* _Text shown_

"""

Peter Ben Embarek, head of the international expert team in Wuhan, attends a news conference on the outbreak of coronavirus disease (COVID-19) in Geneva, Switzerland, February 12, 2021. [Photo/Agencies]

If the World Health Organization's field research in Wuhan had produced findings that fitted the narrative prescribed by those looking to pin the blame on China for the COVID-19 pandemic before the work began, the expert team would have been commended for its professionalism in not only digging out the facts but also breaking through the host country's alleged obstructiveness.

But since its findings do not conform to the conspiracy mongering that China was the source of the novel coronavirus outbreak and remiss in its response, the team's professionalism and independence are being questioned and attacked in some quarters.

While the team's hard work and its productive collaboration with its Chinese counterparts have been recognized by much of the international community, Washington and some hawkish Western media, led by The New York Times, have engaged in malicious speculation aimed at casting doubt on the team's findings.

"""

* _Excerpted data_
"""

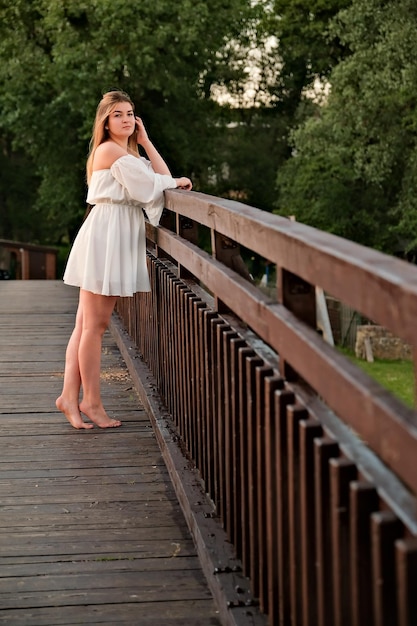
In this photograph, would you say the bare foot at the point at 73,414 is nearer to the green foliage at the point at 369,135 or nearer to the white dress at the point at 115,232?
the white dress at the point at 115,232

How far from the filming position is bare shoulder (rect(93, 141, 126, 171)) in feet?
15.7

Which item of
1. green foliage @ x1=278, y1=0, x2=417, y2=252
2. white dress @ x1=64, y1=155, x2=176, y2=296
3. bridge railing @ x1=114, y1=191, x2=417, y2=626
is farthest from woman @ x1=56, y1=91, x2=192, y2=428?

"""

* _Task requirements_
Would you return, word for word, the stretch of the article on the WHO team in Wuhan from "But since its" to "the team's findings."?

* _Result below_
But since its findings do not conform to the conspiracy mongering that China was the source of the novel coronavirus outbreak and remiss in its response, the team's professionalism and independence are being questioned and attacked in some quarters.

While the team's hard work and its productive collaboration with its Chinese counterparts have been recognized by much of the international community, Washington and some hawkish Western media, led by The New York Times, have engaged in malicious speculation aimed at casting doubt on the team's findings.